What the task requires – From the line containing "Does ant leg" to the end of the listing, write out every line exactly; leave out everything else.

[Items from a data source]
— start —
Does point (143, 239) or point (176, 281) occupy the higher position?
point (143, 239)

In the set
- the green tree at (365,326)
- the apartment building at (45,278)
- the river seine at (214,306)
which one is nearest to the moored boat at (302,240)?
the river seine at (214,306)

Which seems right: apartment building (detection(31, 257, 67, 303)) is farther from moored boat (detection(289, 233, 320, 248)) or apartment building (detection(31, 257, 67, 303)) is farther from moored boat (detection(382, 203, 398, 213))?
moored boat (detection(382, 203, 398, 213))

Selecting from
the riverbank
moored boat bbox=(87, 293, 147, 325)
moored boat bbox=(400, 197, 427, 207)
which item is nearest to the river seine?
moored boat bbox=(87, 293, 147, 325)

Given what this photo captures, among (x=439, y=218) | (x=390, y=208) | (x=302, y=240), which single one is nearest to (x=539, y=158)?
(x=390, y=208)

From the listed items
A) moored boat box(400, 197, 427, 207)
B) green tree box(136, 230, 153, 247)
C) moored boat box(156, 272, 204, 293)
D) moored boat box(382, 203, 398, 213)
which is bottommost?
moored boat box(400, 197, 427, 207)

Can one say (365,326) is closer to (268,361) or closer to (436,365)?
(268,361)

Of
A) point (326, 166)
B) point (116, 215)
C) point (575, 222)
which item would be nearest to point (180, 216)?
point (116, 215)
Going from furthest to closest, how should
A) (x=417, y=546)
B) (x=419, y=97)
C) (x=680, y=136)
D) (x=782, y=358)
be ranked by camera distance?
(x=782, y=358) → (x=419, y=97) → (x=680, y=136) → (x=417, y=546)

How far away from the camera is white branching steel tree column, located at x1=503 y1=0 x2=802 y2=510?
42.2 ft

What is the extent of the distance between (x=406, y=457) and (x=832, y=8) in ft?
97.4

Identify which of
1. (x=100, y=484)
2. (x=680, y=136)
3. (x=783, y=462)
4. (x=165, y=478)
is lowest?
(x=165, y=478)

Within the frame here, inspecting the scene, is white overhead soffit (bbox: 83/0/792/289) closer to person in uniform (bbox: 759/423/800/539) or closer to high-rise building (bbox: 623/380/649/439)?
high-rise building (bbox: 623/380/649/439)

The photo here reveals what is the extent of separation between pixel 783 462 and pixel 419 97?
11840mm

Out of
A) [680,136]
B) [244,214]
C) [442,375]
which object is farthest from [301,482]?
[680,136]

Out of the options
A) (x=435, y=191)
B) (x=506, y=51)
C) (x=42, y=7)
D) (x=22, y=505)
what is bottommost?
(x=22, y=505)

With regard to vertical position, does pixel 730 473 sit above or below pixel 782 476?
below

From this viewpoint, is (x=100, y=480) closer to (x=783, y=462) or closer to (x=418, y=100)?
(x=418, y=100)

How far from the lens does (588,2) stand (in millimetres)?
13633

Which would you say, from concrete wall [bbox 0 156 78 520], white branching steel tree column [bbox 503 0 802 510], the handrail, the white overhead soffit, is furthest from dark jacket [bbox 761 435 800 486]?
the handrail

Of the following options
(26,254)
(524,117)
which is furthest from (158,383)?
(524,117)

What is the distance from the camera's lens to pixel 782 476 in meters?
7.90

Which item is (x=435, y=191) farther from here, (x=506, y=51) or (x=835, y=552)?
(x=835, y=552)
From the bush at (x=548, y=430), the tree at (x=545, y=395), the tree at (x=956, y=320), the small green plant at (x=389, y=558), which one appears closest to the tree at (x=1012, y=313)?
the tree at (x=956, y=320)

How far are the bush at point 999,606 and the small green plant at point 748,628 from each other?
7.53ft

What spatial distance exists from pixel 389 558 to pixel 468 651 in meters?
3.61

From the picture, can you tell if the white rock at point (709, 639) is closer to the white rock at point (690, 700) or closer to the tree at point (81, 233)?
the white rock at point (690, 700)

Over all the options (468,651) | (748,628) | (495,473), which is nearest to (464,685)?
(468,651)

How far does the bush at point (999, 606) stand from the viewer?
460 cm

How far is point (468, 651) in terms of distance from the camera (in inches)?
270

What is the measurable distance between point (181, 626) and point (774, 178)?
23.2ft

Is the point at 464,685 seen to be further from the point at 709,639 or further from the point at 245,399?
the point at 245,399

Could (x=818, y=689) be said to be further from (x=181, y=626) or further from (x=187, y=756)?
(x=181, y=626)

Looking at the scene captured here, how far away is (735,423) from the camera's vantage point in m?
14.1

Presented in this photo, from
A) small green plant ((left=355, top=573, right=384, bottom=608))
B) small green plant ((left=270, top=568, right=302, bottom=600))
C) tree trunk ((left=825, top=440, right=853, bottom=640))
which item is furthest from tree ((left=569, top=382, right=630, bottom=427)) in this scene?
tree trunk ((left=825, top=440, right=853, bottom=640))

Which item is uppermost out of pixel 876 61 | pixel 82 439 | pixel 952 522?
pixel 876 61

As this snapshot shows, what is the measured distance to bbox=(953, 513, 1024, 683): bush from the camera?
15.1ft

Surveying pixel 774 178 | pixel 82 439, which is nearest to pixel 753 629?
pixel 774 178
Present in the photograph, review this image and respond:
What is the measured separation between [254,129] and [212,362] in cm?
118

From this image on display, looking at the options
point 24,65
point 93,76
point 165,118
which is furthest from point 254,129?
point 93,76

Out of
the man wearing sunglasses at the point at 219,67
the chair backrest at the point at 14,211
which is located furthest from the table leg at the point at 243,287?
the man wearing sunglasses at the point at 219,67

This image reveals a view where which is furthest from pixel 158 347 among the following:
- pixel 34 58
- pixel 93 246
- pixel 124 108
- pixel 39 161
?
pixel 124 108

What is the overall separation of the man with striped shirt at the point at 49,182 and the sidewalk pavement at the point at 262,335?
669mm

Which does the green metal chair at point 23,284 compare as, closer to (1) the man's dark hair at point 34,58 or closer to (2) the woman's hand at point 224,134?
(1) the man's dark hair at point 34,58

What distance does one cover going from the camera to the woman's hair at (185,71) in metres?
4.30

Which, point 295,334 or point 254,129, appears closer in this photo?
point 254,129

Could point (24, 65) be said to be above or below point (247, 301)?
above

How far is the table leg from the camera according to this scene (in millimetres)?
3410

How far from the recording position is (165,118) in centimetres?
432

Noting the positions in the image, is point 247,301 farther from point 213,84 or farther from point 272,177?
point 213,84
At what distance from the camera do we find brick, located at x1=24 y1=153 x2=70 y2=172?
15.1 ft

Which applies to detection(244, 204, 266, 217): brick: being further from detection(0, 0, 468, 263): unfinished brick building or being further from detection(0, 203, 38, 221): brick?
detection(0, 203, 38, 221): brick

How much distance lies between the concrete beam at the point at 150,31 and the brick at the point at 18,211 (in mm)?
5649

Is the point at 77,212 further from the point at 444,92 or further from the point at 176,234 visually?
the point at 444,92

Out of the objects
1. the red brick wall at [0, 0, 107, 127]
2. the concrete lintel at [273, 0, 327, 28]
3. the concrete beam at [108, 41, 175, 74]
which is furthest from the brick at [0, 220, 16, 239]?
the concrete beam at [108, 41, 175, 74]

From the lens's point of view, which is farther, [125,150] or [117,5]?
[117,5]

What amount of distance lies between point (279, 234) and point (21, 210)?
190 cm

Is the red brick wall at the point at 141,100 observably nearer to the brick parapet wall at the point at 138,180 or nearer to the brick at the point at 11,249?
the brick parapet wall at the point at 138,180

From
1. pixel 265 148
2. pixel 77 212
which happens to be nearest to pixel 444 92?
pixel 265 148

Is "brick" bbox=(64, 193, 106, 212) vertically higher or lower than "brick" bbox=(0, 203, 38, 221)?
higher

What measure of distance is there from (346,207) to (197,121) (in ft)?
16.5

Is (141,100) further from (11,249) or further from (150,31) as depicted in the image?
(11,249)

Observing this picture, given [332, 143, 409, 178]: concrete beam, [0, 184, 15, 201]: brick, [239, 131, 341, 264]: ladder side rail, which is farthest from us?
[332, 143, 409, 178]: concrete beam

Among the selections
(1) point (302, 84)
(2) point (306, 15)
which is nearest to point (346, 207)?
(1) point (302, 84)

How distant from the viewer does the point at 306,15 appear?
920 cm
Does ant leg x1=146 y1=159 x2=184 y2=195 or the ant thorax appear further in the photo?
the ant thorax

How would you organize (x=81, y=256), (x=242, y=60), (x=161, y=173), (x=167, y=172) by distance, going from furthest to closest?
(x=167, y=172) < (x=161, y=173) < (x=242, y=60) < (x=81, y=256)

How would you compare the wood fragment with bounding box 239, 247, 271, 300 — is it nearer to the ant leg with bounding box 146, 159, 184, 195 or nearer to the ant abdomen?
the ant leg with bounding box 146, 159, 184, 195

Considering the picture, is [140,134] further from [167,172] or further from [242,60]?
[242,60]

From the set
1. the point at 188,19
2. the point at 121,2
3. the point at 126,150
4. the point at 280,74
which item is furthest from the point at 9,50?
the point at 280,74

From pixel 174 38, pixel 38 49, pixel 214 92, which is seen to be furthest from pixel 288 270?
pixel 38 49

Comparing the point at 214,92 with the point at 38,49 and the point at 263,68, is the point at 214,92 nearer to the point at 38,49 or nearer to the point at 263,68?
— end —
Response for this exercise –
Does ant leg x1=146 y1=159 x2=184 y2=195 or the ant thorax appear further in the photo?
the ant thorax

How would you organize (x=81, y=256), (x=242, y=60), (x=161, y=173), (x=167, y=172) by distance, going from furthest to closest?
(x=167, y=172) < (x=161, y=173) < (x=242, y=60) < (x=81, y=256)

How would you compare the wood fragment with bounding box 239, 247, 271, 300 — is it nearer to the ant leg with bounding box 146, 159, 184, 195 or nearer to the ant abdomen?
the ant leg with bounding box 146, 159, 184, 195

Considering the picture, is [140,134] further from [167,172] or further from [242,60]?
[242,60]

From the set
1. the point at 188,19
2. the point at 121,2
3. the point at 126,150
4. the point at 280,74
which item is furthest from the point at 9,50?
the point at 280,74

From pixel 174 38, pixel 38 49, pixel 214 92, which is seen to be furthest from pixel 288 270?
pixel 38 49

Comparing the point at 214,92 with the point at 38,49 and the point at 263,68, is the point at 214,92 nearer to the point at 38,49 or nearer to the point at 263,68?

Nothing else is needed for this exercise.